Bir tarikatte şeyh nasıl belirlenir?
Tasavvuf başlangıçta bireysel zahitlik iken zaman içinde kurumsallaştı ve bireylerin dini yaşam biçimleri ve yorumları öğretiye dönüştü. Bu öğretinin takipçileri ve uygulayıcıları oldu ve bunlar muhtelif mekanlarda bir araya gelerek tarikat oldular.
Tarikatların oluşması kurucu şeyhleri ile mümkün oldu. Bir sufînin, Allah dostunun etrafında toplanan muhiplere şeyhlerinin ismine, künyesine veya lakabına nispetle ad verildi. Abdülkadir Geylânî’yi takip edenlere Kadirî, Ahmede’r-Rufâî’yi takip edenlere Rıfâî, Ahmed Yesevî’yi takip edenlere Yesevî denilmesi gibi. Böylece tarikatlar oluştu.

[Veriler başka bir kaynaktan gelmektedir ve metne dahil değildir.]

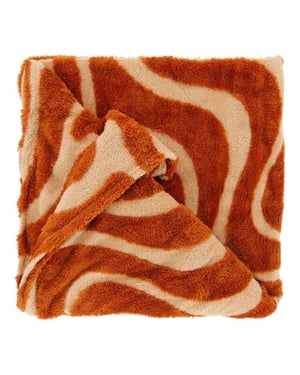 Unique Living plaid maud orange flame 150x200cm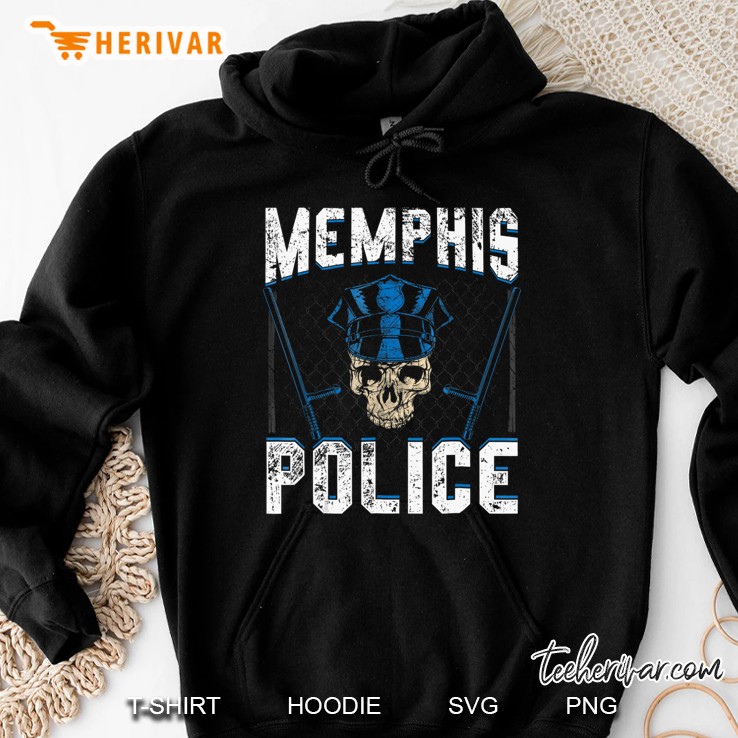 Memphis Police Departmen - Law Officer Gift Cop Blue Hoodie
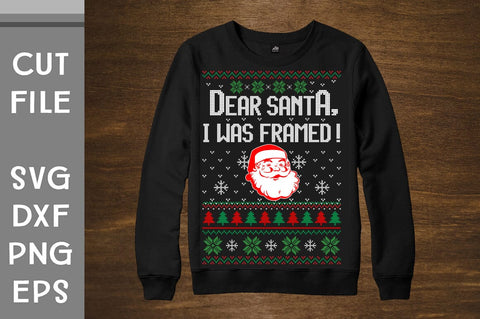 Dear Santa I Was Farmed! Ugly Sweater design SVG Svgcraft 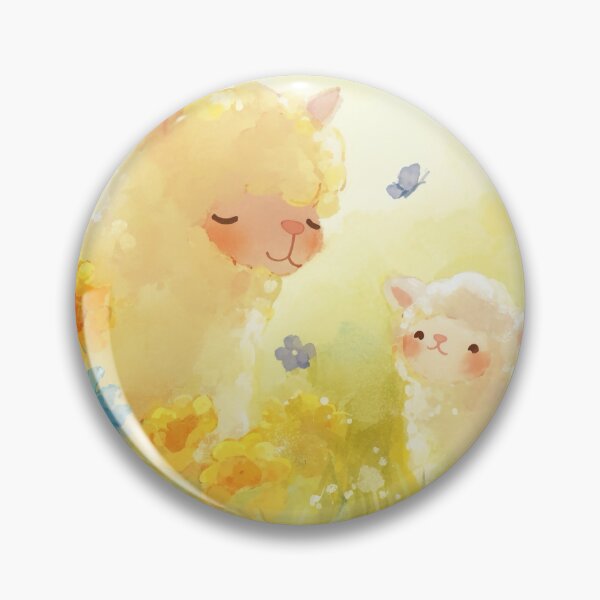 Artikelvorschau, Warme Sonnenschein-Alpaka-Familie in Aquarell entworfen und verkauft von SweetSprash.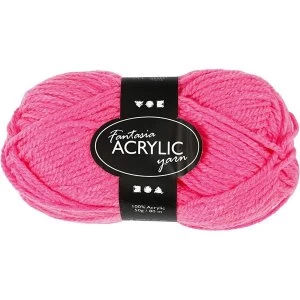 Creative Company Fantasia Acrylic Yarn (Neon Pink)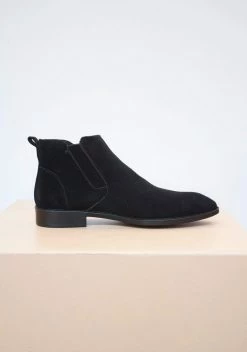 Collection And Co Lexus Unisex Vegan Suede Chelsea Boots | Black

Tarikatların kurucularına pîr, pîrin ardından gelenlere de şeyh adı verildi. Şeyhin kültürlere bağlı olarak farklı anlamları olmakla birlikte tasavvuf literatüründe şeyh, veli, pîr, mürşit anlamlarına gelecek şekilde kullanıldı. Türkçede ise şeyhin yanı sıra eren veya ermiş kelimeleri de kullanıldı. Kimi tarikatlarda ise şeyh yerine başka unvanlar da tercih edildi. Nakşıbendiler “hâce”, özellikle Türkistan sufileri şeyhlerine “ata” dediler. Îşân da kullanıldı ancak onlar dar bir bölgede kaldı. Türkistan sufîleri Anadolu’ya geldiklerinde şeyhlerine “ata” yerine “baba” demeye başladılar. Bektaşîler Balım Sultan ile birlikte “dede-baba” dediler.